Pihaknya juga sudah melakukan studi kelayakan di Cagar Alam Patengan. Studi meliputi kesediaan makanan, dukungan masyarakat, interaksi antar primata liar yang sudah ada, dan lain-lain.
Menurutnya, dukungan masyarakat penting bagi keberlangsungan hidup surili.
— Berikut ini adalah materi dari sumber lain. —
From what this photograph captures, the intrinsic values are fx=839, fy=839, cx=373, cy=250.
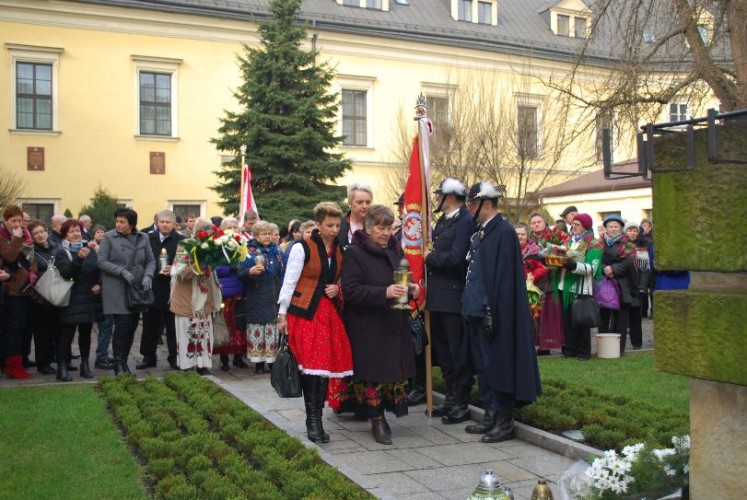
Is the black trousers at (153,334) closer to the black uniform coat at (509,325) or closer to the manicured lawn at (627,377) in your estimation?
the manicured lawn at (627,377)

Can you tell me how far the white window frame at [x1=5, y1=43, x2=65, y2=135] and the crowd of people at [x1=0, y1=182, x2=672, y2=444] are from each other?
1938 centimetres

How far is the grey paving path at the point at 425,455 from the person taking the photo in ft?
19.8

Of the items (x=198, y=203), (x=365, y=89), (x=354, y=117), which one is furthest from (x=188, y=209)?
(x=365, y=89)

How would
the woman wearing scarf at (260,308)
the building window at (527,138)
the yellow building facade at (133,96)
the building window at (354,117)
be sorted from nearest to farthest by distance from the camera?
the woman wearing scarf at (260,308), the building window at (527,138), the yellow building facade at (133,96), the building window at (354,117)

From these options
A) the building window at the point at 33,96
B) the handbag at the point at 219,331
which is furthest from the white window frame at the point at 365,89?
the handbag at the point at 219,331

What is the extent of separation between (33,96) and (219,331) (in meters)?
22.0

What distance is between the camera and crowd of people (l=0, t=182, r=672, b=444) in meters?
7.12

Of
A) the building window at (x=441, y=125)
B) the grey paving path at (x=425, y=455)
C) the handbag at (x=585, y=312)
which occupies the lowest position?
the grey paving path at (x=425, y=455)

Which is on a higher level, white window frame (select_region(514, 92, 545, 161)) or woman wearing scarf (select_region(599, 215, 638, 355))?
white window frame (select_region(514, 92, 545, 161))

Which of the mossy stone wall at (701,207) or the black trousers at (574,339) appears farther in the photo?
the black trousers at (574,339)

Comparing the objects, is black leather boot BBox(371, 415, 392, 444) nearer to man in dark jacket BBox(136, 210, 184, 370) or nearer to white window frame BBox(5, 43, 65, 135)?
man in dark jacket BBox(136, 210, 184, 370)

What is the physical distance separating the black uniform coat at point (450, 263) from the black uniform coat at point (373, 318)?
29.2 inches

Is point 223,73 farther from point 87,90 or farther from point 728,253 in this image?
point 728,253

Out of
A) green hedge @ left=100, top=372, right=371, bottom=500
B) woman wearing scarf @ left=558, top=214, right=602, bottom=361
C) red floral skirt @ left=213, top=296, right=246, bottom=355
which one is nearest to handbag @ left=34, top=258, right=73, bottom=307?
green hedge @ left=100, top=372, right=371, bottom=500
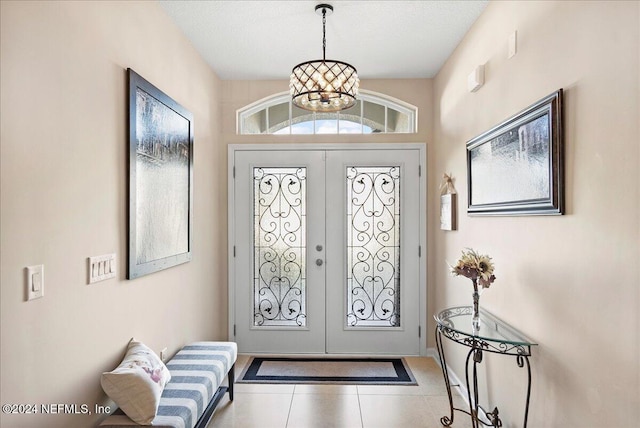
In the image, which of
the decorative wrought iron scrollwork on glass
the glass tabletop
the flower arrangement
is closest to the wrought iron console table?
the glass tabletop

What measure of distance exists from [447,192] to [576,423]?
2017 millimetres

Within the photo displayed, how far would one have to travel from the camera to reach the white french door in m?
3.89

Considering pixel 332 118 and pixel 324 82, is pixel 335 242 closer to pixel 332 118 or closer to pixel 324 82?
pixel 332 118

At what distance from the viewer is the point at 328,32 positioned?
2.99 metres

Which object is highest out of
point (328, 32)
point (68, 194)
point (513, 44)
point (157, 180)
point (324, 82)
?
point (328, 32)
Di sisi lain, Cagar Alam Patengan berdampingan dengan Taman Wisata Alam (TWA) Patengan seluas 68 hektar yang selalu dikunjungi wisatawan.
Sehingga keberadaan cagar alam yang dilindungi diharapkan menjadi edukasi bagi masyarakat, termasuk menanamkan pentingnya melindungi surili.
“Jadi di sini ada Cagar Alam, ada TWA yang kemudian ada orang banyak yang datang di kawasan ini, sehingga cukup bagus untuk mengedukasi orang, untuk peduli dengan kelestarian surili,” kata Sigit Ibrahim.
Pelepasliaran primata khas (endemic) Jawa Barat itu hasil kerja sama The Aspinall Foundation dengan Panitia Besar Pekan Olahraga Nasional (PB PON) XIX/2016 Jawa Barat, dan Balai Besar Konservasi Sumber Daya Alam (BBKSDA) Jawa Barat.
Cagar Alam Patengan merupakan hutan konservasi di bawah pengawasan BBKSDA Jabar. Silvana Ratina, Kepala BBKSDA Jabar, menambahkan setelah pelepasliaran itu pihaknya turut memonitoring perkembangan surili.
Monitoring akan dilakukan tim beranggotakan sembilan orang yang bekerja sama dengan The Aspinall Foundation. Silvana Ratina menyebutkan, keberadaan surili tersebar di 30 cagar alam yang ada di Jawa Barat. []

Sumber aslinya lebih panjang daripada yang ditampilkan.